#### OPDRACHT:
Vervang "tarpaulin" door "tarp" in de rijen vanaf de regel met "Is the blue" tot en met de regel met "1430 centimetres", en geef alleen die rijen verder ongewijzigd opnieuw weer.

......

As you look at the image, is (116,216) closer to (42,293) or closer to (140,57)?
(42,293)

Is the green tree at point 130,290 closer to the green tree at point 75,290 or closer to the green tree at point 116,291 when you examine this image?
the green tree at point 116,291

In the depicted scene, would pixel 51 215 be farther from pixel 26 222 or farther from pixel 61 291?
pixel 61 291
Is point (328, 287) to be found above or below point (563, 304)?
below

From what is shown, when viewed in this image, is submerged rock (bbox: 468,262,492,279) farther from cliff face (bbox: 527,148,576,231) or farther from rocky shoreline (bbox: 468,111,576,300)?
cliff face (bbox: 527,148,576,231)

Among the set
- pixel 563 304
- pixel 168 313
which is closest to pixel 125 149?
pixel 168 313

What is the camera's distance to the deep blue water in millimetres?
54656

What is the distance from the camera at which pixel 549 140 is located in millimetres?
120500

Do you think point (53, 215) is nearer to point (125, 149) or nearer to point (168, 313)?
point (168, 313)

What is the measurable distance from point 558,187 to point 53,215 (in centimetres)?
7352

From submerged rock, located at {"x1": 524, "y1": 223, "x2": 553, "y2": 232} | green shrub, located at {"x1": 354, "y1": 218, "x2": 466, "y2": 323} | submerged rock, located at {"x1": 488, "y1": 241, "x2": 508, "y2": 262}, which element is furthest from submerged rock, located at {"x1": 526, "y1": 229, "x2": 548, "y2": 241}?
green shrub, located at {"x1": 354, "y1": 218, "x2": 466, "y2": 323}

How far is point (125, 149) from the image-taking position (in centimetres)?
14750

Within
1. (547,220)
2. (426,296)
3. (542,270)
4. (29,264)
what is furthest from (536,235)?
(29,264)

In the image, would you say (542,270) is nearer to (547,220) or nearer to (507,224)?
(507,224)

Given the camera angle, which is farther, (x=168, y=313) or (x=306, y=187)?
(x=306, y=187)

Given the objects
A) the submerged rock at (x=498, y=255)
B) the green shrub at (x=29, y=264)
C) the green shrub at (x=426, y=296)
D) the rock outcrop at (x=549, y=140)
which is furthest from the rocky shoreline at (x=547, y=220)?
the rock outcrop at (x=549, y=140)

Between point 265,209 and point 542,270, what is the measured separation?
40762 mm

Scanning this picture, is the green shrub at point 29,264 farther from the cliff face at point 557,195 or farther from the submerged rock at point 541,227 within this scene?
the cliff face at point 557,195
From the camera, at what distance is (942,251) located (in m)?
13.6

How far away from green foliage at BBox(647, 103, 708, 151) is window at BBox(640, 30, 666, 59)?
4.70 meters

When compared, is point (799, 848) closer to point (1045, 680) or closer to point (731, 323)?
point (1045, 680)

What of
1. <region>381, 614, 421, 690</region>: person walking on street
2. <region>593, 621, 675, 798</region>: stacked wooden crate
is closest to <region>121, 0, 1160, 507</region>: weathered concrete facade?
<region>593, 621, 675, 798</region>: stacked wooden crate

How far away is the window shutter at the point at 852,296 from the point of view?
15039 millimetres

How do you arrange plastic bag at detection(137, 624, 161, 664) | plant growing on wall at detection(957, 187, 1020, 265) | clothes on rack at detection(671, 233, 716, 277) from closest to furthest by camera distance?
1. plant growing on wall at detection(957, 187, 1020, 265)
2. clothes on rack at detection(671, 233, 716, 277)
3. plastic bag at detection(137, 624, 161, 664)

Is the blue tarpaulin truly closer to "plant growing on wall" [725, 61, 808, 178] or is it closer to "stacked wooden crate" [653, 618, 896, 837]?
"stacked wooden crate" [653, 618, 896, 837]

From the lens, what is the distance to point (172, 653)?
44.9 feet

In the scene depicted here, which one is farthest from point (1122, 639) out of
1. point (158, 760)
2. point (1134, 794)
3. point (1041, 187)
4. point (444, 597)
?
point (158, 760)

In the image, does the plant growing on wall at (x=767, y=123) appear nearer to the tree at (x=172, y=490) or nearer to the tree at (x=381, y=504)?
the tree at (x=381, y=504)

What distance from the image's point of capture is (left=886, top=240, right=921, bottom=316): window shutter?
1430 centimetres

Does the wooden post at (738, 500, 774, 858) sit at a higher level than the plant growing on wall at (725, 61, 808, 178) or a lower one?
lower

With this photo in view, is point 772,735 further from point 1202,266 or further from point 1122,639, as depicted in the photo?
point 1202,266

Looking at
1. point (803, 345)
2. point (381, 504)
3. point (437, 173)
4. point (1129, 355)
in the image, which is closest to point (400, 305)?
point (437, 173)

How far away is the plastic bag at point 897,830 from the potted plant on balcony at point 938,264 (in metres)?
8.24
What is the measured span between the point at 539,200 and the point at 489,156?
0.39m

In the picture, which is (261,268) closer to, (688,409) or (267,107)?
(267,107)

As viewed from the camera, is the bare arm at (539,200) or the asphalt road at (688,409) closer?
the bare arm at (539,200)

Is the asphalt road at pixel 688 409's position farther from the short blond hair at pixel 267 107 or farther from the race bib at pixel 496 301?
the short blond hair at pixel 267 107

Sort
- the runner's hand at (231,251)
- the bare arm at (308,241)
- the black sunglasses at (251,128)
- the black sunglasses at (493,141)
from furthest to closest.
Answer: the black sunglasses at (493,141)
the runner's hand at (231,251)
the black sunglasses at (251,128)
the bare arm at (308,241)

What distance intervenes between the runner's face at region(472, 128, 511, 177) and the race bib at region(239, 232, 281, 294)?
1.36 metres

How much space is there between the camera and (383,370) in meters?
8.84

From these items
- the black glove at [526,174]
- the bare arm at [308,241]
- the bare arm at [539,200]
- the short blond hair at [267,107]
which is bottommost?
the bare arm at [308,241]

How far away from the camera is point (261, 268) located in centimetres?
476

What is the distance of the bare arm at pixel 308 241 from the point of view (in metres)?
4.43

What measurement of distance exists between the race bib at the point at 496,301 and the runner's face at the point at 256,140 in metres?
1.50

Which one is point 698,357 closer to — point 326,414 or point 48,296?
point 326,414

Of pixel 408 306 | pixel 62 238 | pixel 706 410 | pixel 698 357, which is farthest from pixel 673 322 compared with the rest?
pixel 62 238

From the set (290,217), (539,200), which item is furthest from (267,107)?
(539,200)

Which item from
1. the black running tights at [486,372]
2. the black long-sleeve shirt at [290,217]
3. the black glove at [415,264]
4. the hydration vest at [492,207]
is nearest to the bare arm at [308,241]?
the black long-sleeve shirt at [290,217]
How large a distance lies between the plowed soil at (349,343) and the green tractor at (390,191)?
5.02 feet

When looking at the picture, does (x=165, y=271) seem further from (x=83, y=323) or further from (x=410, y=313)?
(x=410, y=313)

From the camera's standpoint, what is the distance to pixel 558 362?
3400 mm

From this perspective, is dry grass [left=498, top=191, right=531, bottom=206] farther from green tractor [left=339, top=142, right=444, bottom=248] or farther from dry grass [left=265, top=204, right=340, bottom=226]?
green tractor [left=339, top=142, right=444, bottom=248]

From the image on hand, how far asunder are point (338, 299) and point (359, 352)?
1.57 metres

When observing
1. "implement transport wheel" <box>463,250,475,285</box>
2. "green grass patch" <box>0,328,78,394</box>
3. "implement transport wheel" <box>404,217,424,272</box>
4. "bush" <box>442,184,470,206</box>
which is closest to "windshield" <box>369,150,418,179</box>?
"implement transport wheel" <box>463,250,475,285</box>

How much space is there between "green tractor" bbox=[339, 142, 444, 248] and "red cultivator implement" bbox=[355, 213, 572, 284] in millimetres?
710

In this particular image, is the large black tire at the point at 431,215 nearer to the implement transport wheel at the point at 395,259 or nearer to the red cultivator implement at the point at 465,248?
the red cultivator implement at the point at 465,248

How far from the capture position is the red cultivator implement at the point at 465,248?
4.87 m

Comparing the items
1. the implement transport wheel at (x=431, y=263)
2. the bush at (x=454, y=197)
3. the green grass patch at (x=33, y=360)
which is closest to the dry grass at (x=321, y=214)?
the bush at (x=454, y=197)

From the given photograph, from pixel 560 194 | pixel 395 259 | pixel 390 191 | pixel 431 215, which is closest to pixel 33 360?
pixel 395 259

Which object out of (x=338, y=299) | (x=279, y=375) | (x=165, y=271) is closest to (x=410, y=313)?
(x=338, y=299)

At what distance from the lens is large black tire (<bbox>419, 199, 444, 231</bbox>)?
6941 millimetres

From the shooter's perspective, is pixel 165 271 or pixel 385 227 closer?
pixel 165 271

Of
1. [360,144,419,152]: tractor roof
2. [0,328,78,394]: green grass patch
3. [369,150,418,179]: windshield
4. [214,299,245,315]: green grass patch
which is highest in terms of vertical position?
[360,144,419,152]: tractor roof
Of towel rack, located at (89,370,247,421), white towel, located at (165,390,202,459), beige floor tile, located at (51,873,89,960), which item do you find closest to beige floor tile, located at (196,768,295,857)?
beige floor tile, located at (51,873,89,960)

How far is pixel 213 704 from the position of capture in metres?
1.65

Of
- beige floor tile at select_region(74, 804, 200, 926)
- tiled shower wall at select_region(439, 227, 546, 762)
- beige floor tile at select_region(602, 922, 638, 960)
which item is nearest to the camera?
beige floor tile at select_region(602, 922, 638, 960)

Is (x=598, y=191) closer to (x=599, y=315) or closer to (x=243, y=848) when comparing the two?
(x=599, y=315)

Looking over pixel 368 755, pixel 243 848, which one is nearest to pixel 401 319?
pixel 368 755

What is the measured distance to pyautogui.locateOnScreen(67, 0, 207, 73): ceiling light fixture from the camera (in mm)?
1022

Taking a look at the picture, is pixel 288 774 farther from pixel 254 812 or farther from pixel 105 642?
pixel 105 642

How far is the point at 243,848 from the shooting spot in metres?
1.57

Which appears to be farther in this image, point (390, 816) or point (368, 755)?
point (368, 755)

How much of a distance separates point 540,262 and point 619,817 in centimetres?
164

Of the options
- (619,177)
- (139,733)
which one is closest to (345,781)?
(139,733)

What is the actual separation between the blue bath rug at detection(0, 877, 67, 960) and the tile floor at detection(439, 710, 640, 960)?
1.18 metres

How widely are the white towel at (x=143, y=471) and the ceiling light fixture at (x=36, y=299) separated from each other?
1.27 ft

......

#### OPLOSSING:
Is the blue tarp truly closer to "plant growing on wall" [725, 61, 808, 178] or is it closer to "stacked wooden crate" [653, 618, 896, 837]?
"stacked wooden crate" [653, 618, 896, 837]

From the lens, what is the distance to point (172, 653)?
44.9 feet

In the scene depicted here, which one is farthest from point (1122, 639) out of
1. point (158, 760)
2. point (1134, 794)
3. point (1041, 187)
4. point (444, 597)
?
point (158, 760)

In the image, does the plant growing on wall at (x=767, y=123) appear nearer to the tree at (x=172, y=490) or nearer to the tree at (x=381, y=504)?
the tree at (x=381, y=504)

What distance from the image's point of capture is (left=886, top=240, right=921, bottom=316): window shutter?
1430 centimetres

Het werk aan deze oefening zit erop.